> [TEXT SEGMENT]
____

Milestones: I'm Not Mushy....

I never really cried at milestones in my life.


High school graduation? Please, get me out of there.


College graduation? I was more interested in getting one last glimpse at the boy I had a huge crush on.


My wedding? Nope, that was Hubs. Really hard, too. If you haven't read that story and want a laugh, you can find it HERE.


I've always thought of these events as more of a beginning than an end. The mark that means that something new and exciting is about to begin: I looked forward and not back.


I laugh and smile during these times, not cry.


Monkey, my oldest, had his preschool graduation last Friday.


A lot of his buddies had their preschool graduations last year or even the year before. He's been the baby of his group of friends, not that you can tell it otherwise, except for what grade the kids are in.


And the moms talked about how they cried. And, being the extra-supportive friend I am, I rolled my eyes. But, not to their faces at least.


Preschool graduation means my oldest is moving on into the world of kindergarten. Full-day kindergarten. New friends and new challenges. It's exciting.

____

> [LISTING]

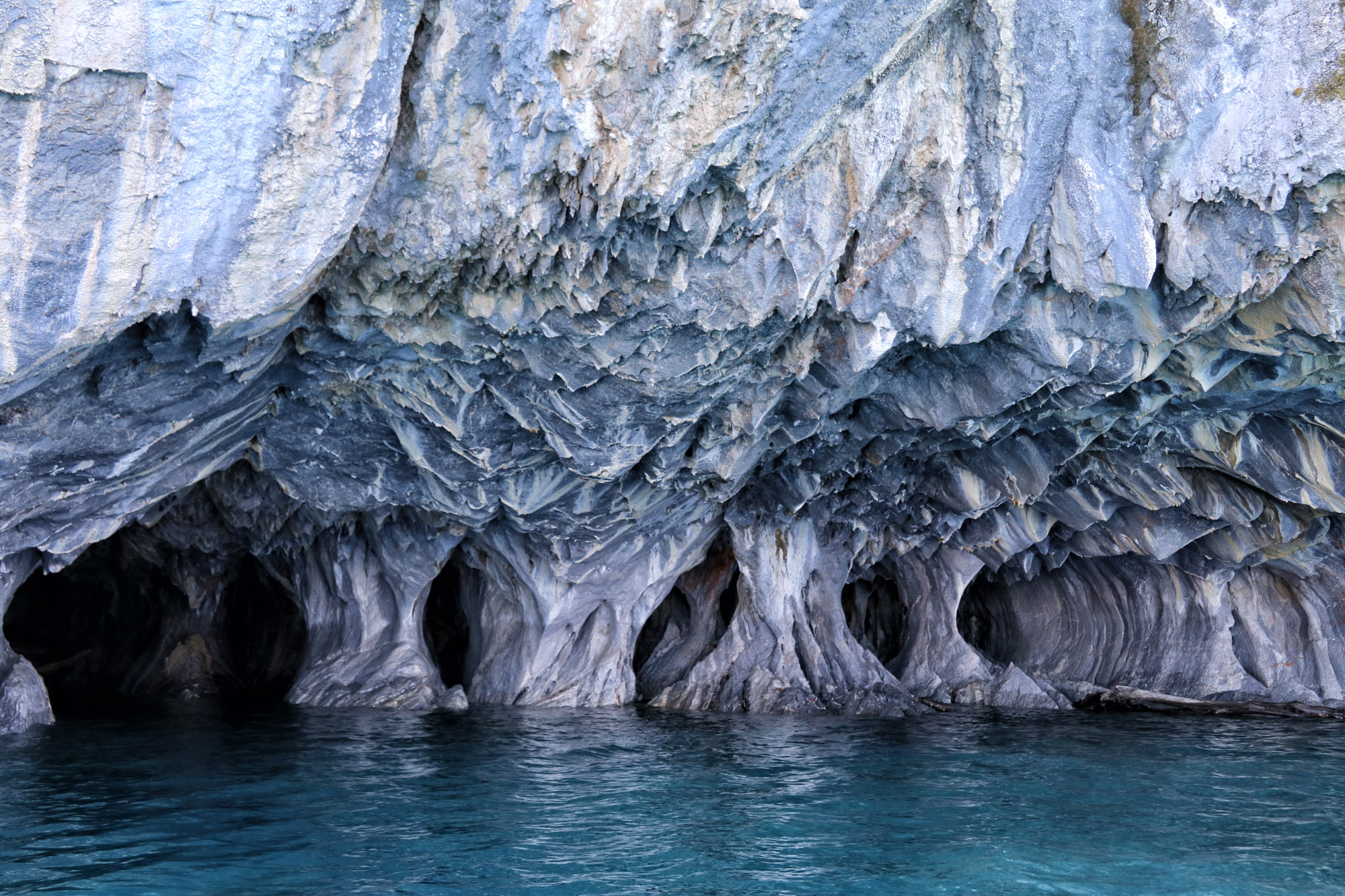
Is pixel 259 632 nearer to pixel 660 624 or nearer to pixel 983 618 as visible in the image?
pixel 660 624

____

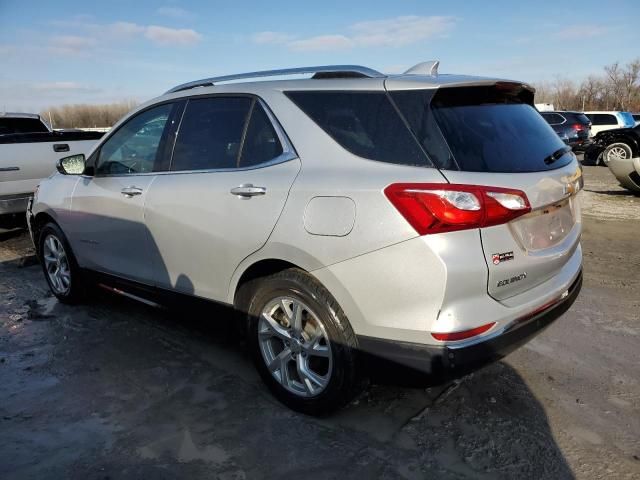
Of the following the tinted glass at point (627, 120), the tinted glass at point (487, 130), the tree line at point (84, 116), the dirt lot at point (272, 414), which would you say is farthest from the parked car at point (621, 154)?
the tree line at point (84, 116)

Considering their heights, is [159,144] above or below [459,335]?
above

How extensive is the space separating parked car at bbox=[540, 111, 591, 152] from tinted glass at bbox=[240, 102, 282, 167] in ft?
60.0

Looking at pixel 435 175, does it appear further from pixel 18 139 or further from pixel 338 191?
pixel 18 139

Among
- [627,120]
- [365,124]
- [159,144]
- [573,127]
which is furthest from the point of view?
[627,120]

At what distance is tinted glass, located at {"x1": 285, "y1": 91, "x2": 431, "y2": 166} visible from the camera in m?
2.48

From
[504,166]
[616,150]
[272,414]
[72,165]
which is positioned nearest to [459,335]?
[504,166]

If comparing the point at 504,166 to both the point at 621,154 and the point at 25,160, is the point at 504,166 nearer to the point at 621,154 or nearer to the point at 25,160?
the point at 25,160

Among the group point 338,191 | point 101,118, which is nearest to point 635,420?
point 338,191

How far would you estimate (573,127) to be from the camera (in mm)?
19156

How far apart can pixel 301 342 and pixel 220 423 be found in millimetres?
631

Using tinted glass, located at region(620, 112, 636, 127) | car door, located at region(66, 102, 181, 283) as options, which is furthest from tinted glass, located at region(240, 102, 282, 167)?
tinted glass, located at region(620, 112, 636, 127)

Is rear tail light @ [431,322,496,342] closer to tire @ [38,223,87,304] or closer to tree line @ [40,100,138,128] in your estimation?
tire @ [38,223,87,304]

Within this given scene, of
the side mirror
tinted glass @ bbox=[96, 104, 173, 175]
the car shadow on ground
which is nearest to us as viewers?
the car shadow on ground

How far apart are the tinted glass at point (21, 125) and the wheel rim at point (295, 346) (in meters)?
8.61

____

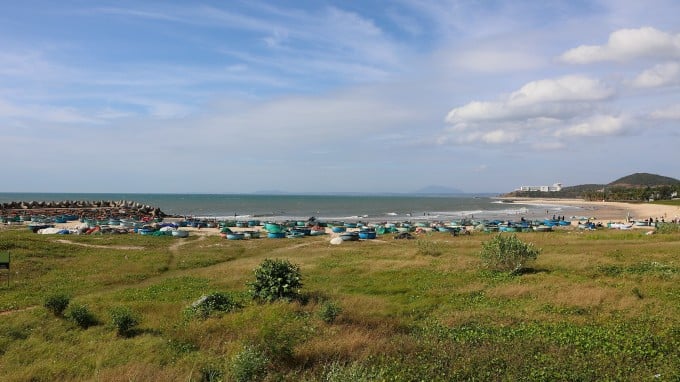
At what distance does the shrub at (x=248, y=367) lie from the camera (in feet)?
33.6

____

> [TASK SET]
[1] In the post about milestones, what event did Monkey have last Friday?
[2] Do these statements agree with the post about milestones? Answer yes or no for each, quoting the words that decide it. (a) The writer cried at past milestones. (b) Monkey is the writer's oldest child. (c) Monkey is going on to half-day kindergarten.
[3] Return, word for word, the stretch of the post about milestones from "Milestones: I'm Not" through "find it HERE.".
None of these tasks requires the items.

> [SOLUTIONS]
[1] His preschool graduation.

[2]
(a) No: "I never really cried at milestones in my life."
(b) Yes: "Monkey, my oldest, had his preschool graduation last Friday."
(c) No: "Full-day kindergarten."

[3]
Milestones: I'm Not Mushy....

I never really cried at milestones in my life.


High school graduation? Please, get me out of there.


College graduation? I was more interested in getting one last glimpse at the boy I had a huge crush on.


My wedding? Nope, that was Hubs. Really hard, too. If you haven't read that story and want a laugh, you can find it HERE.